#### [What you have to do]
Output the engine mount passage word for word, starting at "simplicity vehicle is" and ending at "the present disclosure.".

#### [Source extract]

A vehicle includes a prime mover such as, an IC engine, which operates by combustion of fuel. The combustion process in the IC engines leads to generation of exhaust gases which then tends to heat the engine mount configured to mount the engine to the vehicle body. Due to high amount of the heat generated the main rubber element is exposed directly to radiant heat or exhaust gases. This results in substantial decrease in the elasticity characteristics of the rubber material hence degrading the performance of the engine mount. To provide efficient cooling of the engine mount and facilitate in an improved vibration damping performance of the engine mount, an engine mount cooling system is disclosed herein. For sake of

simplicity vehicle is not illustrated in the Figures. It should be noted that a plurality of engine mounts are configured for mounting the engine to the vehicle. For the sake of better understanding, an engine mount is illustrated in an embodiment of the present disclosure.

#### [Stored rows]
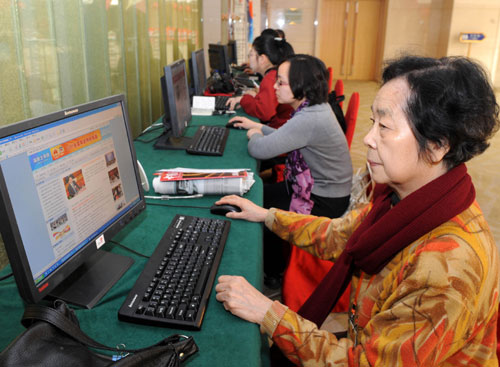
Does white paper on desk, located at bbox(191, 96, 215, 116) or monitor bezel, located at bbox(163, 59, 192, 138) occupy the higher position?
monitor bezel, located at bbox(163, 59, 192, 138)

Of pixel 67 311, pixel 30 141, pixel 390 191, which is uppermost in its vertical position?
pixel 30 141

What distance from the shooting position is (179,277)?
96cm

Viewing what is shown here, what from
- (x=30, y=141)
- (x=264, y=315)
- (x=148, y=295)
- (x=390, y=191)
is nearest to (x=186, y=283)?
(x=148, y=295)

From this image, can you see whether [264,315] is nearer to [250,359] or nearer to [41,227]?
[250,359]

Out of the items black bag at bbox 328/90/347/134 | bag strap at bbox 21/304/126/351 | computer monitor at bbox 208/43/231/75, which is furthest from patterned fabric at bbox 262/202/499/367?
computer monitor at bbox 208/43/231/75

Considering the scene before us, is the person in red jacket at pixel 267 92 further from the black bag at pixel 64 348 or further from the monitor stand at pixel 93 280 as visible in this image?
the black bag at pixel 64 348

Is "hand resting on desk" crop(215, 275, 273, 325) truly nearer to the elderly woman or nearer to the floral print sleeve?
the elderly woman

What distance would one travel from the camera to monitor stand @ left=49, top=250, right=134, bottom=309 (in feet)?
3.00

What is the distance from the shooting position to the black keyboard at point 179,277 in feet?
2.77

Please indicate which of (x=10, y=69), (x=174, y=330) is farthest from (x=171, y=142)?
(x=174, y=330)

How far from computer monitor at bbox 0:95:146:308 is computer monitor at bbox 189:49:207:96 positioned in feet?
7.16

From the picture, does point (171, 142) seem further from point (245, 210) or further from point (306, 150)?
point (245, 210)

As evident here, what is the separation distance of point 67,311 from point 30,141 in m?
0.32

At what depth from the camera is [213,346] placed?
2.60ft
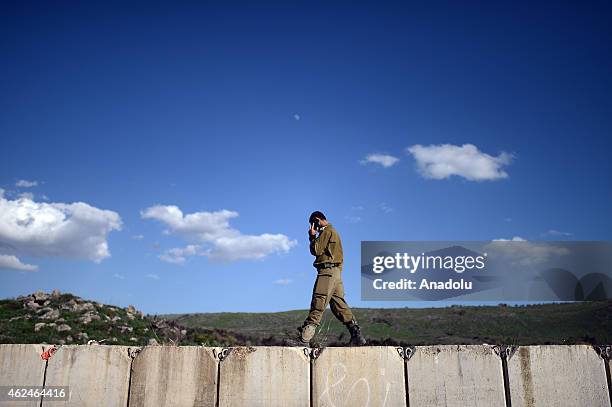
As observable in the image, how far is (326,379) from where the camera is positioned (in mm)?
7078

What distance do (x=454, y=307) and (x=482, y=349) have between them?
36107mm

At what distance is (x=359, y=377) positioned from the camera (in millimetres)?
7078

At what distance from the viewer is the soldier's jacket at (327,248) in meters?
9.11

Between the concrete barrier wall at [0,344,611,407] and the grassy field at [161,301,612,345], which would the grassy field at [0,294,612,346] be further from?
the concrete barrier wall at [0,344,611,407]

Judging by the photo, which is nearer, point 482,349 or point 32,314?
point 482,349

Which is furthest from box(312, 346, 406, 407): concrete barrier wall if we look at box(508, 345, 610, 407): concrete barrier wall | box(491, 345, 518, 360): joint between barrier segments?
box(508, 345, 610, 407): concrete barrier wall

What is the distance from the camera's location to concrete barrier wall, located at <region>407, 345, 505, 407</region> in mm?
7043

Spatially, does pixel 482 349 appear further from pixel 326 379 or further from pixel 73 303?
pixel 73 303

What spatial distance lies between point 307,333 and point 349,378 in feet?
5.31

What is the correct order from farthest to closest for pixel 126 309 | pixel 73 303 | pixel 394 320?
pixel 394 320, pixel 126 309, pixel 73 303

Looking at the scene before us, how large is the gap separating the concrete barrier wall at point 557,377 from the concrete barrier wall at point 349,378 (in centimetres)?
1

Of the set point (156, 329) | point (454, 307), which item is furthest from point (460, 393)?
point (454, 307)

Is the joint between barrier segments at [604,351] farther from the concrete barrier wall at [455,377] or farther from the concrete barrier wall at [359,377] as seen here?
the concrete barrier wall at [359,377]

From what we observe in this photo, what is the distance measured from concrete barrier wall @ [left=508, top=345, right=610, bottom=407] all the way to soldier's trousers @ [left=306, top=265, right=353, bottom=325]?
9.45 ft
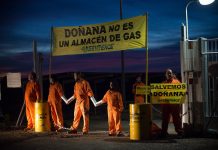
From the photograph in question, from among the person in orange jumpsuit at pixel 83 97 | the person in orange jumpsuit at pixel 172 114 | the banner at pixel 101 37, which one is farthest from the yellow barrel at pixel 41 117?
the person in orange jumpsuit at pixel 172 114

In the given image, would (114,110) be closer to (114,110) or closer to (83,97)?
(114,110)

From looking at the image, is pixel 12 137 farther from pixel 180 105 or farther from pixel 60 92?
pixel 180 105

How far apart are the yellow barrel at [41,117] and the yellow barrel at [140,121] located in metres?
3.86

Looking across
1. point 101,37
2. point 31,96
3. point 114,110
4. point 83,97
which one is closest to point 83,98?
point 83,97

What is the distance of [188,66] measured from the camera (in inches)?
552

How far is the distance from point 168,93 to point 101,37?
291 cm

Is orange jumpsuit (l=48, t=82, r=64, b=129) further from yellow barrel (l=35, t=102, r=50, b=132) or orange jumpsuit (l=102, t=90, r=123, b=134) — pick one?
orange jumpsuit (l=102, t=90, r=123, b=134)

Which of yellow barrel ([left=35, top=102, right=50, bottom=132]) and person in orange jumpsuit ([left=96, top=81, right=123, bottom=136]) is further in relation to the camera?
yellow barrel ([left=35, top=102, right=50, bottom=132])

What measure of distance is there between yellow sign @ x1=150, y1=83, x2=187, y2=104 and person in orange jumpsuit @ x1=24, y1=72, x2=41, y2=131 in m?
4.58

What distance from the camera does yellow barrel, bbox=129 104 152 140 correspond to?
13211 mm

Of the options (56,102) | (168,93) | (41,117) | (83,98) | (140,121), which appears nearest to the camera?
(140,121)

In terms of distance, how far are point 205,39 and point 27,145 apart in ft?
18.9

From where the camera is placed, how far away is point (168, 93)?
13992 mm

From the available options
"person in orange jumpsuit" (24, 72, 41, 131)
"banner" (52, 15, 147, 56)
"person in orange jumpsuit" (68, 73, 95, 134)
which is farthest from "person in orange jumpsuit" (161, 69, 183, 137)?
"person in orange jumpsuit" (24, 72, 41, 131)
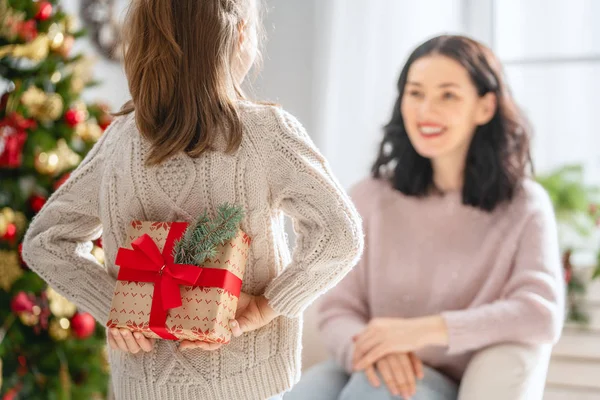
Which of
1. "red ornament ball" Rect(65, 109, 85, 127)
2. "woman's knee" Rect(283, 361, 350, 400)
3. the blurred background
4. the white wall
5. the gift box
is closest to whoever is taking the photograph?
the gift box

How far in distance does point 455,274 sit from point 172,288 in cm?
99

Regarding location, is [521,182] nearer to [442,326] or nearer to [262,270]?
[442,326]

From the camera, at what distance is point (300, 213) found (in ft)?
3.49

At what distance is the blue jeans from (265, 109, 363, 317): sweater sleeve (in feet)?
1.77

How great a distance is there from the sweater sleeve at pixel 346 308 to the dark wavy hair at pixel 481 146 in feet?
0.44

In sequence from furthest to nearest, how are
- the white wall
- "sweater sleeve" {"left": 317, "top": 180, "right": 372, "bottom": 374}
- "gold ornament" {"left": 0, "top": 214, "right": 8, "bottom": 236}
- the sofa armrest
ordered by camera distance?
the white wall, "gold ornament" {"left": 0, "top": 214, "right": 8, "bottom": 236}, "sweater sleeve" {"left": 317, "top": 180, "right": 372, "bottom": 374}, the sofa armrest

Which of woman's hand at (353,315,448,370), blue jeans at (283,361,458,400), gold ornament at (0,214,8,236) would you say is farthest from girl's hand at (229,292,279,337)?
gold ornament at (0,214,8,236)

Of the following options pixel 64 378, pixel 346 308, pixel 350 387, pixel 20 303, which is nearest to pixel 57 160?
pixel 20 303

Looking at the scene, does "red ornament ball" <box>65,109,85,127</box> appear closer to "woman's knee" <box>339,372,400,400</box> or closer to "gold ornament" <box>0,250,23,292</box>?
"gold ornament" <box>0,250,23,292</box>

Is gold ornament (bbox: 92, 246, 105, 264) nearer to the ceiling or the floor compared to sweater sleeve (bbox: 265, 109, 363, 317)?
nearer to the floor

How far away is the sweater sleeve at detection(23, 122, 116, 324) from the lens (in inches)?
45.6

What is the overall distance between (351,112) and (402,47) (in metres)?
0.33

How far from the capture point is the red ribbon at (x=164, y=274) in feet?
3.21

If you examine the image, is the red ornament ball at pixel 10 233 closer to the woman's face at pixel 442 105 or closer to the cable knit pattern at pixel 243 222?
the cable knit pattern at pixel 243 222
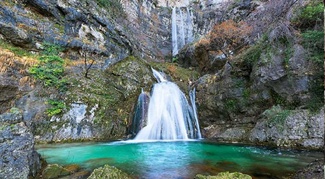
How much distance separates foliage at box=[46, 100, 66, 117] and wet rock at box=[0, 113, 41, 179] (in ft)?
19.4

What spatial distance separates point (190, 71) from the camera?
60.2 ft

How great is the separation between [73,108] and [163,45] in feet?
48.4

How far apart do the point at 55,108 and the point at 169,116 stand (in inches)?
250

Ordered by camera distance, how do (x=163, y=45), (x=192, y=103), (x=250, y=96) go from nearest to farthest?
(x=250, y=96) → (x=192, y=103) → (x=163, y=45)

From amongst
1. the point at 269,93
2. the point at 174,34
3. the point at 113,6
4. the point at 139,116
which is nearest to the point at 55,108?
the point at 139,116

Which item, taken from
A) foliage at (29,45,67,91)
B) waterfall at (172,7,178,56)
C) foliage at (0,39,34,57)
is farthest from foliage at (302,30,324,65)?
waterfall at (172,7,178,56)

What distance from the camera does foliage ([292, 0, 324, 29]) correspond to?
848 centimetres

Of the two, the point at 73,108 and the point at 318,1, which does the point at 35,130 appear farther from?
the point at 318,1

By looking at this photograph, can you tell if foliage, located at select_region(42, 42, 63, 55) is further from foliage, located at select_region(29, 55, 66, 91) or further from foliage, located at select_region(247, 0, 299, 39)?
foliage, located at select_region(247, 0, 299, 39)

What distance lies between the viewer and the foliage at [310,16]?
27.8 ft

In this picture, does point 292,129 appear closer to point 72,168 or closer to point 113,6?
point 72,168

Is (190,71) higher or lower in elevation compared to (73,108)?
higher

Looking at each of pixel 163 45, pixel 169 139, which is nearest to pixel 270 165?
pixel 169 139

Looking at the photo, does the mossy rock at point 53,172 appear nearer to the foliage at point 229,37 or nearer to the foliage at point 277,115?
the foliage at point 277,115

#### [Answer for the task]
simplicity vehicle is not illustrated in the Figures. It should be noted that a plurality of engine mounts are configured for mounting the engine to the vehicle. For the sake of better understanding, an engine mount is illustrated in an embodiment of the present disclosure.